The government shutdown affects many different groups of people in the United States, and specifically, the National Parks. As the government cannot properly function, any state or government paid employee no longer receives compensation for their work. This includes TSA agents, military personnel, and park rangers. An estimated 80,000 employees are expected to report for work without pay. There are some areas that have remained closed and locked, specifically areas with keys; these include museums, presidential homes, and any type of cultural site. Many National Parks have remained open, although the employee and visitor ratio is at an all-time low. Many of the parks have used the funding to remain open, although this money was allocated towards other projects such as restorations and park programs.
The effects of the government shut down were put into perspective on social media. Government employees posted their $0.00 pay stub on platforms such as Twitter and Facebook. Some of these individuals may have relied on that income to pay their mortgage, phone bills, or tuition. In the cases when the National Parks remain open, it is often difficult to access due to unpaved roads and overflowing toilets/garbage cans. There is an excess of trash everywhere because there aren't paid employees to monitor the garbage. There are also several parks that had initially opened, but after some setbacks have decided to close. Mount Rainier, for example, is a National Park in Washington that had to close due to vehicle traffic. Joshua Tree is another National Park located in Southern California, and because of the government shutdown, they experienced severe vandalism, illegal camping/driving, and excessive amounts of human waste. As a direct result of this, the superintendent was forced to temporarily close the park.
Additionally, these effects have been evident across Washington D.C., in areas like the National Mall and the Washington Monument. Trash is overflowing the garbage cans and is contaminating the streets, which reflects poorly on the image of D.C. Also, all of the libraries in the D.C. area are scheduled to close due to the government shutdown. Public toilet facilities, such as porta-potties, have overflown due to lack of maintenance.

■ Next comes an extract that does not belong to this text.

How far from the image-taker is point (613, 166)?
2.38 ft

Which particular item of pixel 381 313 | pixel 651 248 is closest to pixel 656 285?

The government shutdown has had financial, social, and environmental repercussions, which has reduced the quality of life for many Americans. The National Parks are suffering due to the lack of funding and employees in the area. In the instances where a park ranger is present to monitor, he/she isn't getting paid for their time. In other cases, there is an overflow of garbage that is taking over the streets. If the National Park Service wants to seek improvement, the first place to start would be in our nation's capital, Washington D.C. Once the government returns to proper function, the parks will return to normalcy.